D’un autre côté, c’est aussi là où Demain s’essouffle légèrement. La démarche des réalisateurs et de leurs amis part d’une idée noble, mais les plans où on les voit voyager les cheveux dans le vent, le visage inondé de soleil, tiennent légèrement de la gauche caviar qui tente de se justifier. On échappe à la démarche tenant de « regardez comme nous sommes bons et gentils », mais on frôle parfois cette mince ligne qu’il vaut mieux ne pas franchir pour éviter que le film ne perde de sa légitimité.
Les mêmes solutions vantées par Demain, particulièrement lorsque vient le temps de repenser la monnaie, l’éducation et la représentativité politique, manquent d’assises solides. Tant mieux si une école d’un quartier pauvre d’un pays nordique a changé ses façons de faire pour rendre l’éducation plus intéressante pour les jeunes du primaire, mais qu’en est-il de l’éducation supérieure? Des villages indiens consultent directement leur population pour prendre de meilleures décisions? Fort bien! Mais que fait-on avec le 1,6 milliard d’habitants de ce pays? Idem pour les gens désirant choisir leurs représentants politiques au hasard parmi la population. Si, déjà, l’efficacité et l’érudition des députés et ministres n’impressionnent guère ici comme ailleurs, rien ne garantit que les assemblées nationales et parlements seront soudainement remplis de génie ayant les qualités nécessaires pour diriger des provinces et des pays entiers.

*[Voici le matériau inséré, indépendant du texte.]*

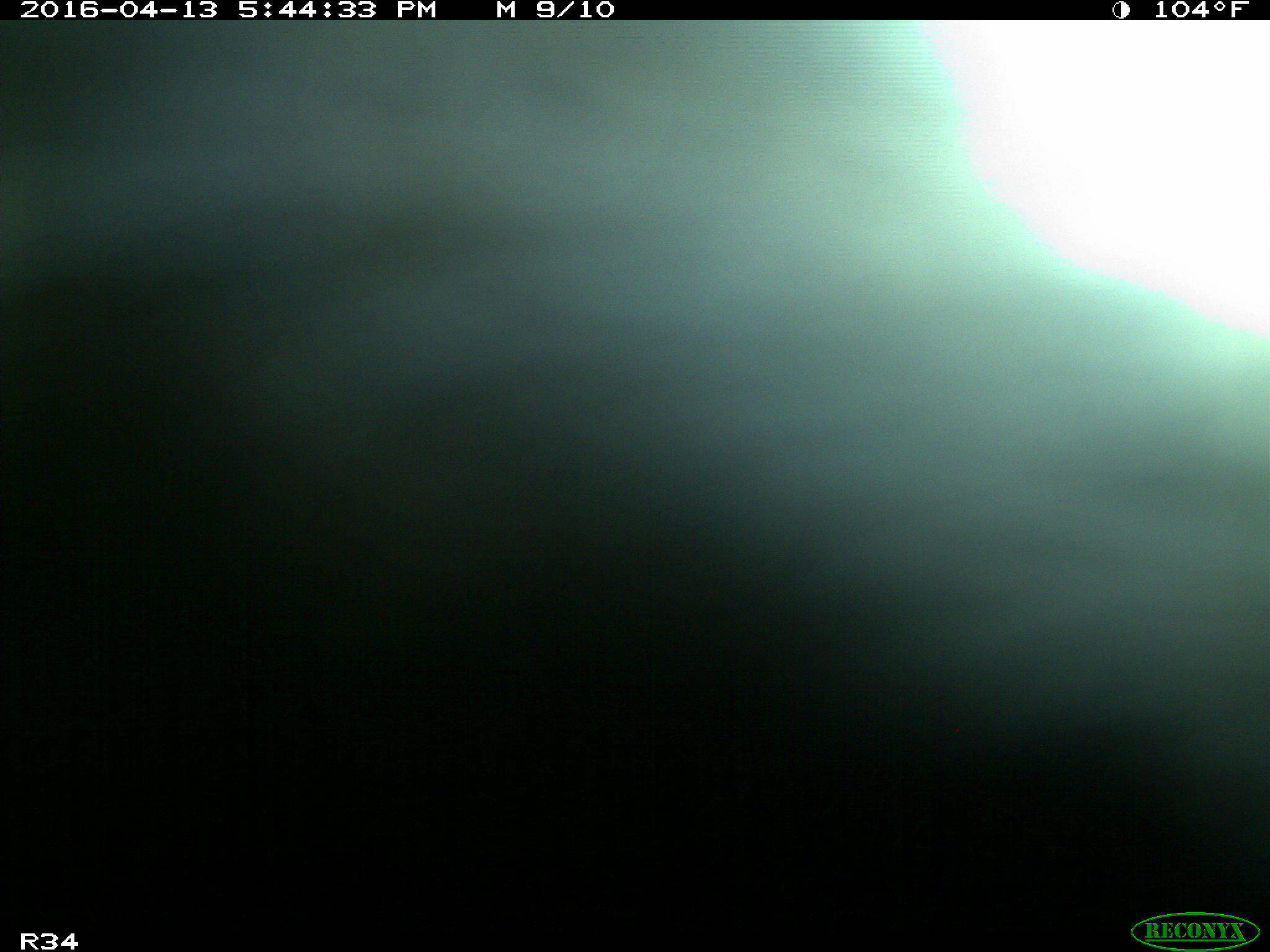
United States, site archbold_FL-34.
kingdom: Animalia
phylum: Chordata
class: Mammalia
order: Artiodactyla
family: Bovidae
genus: Bos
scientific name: Bos taurus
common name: domestic cow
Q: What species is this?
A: Bos taurus (domestic cow).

À cela, les réalisateurs de Demain pourraient rétorquer qu’il fallait bien couper quelque part, et que chaque sujet abordé dans le documentaire nécessiterait des essais, d’autres documentaires, des cours universitaires et d’importants débats philosophiques, politiques et économiques pour plonger au coeur des différents problèmes qui rongent notre planète et notre civilisation.
Rome ne s’est pas bâtie en un jour, et la planète ne sera certainement pas sauvée à l’aide d’un documentaire de deux heures et des poussières. Demain réussit pourtant un tour de force: celui de nous montrer qu’il y a encore de l’espoir, que tout n’est pas perdu, et que nous ne serons pas forcés de vivre dans des huttes et d’en revenir à un mode de vie de chasse et de cueillette pour assurer la survie de l’espèce. Et cela, hé bien, c’est déjà beaucoup.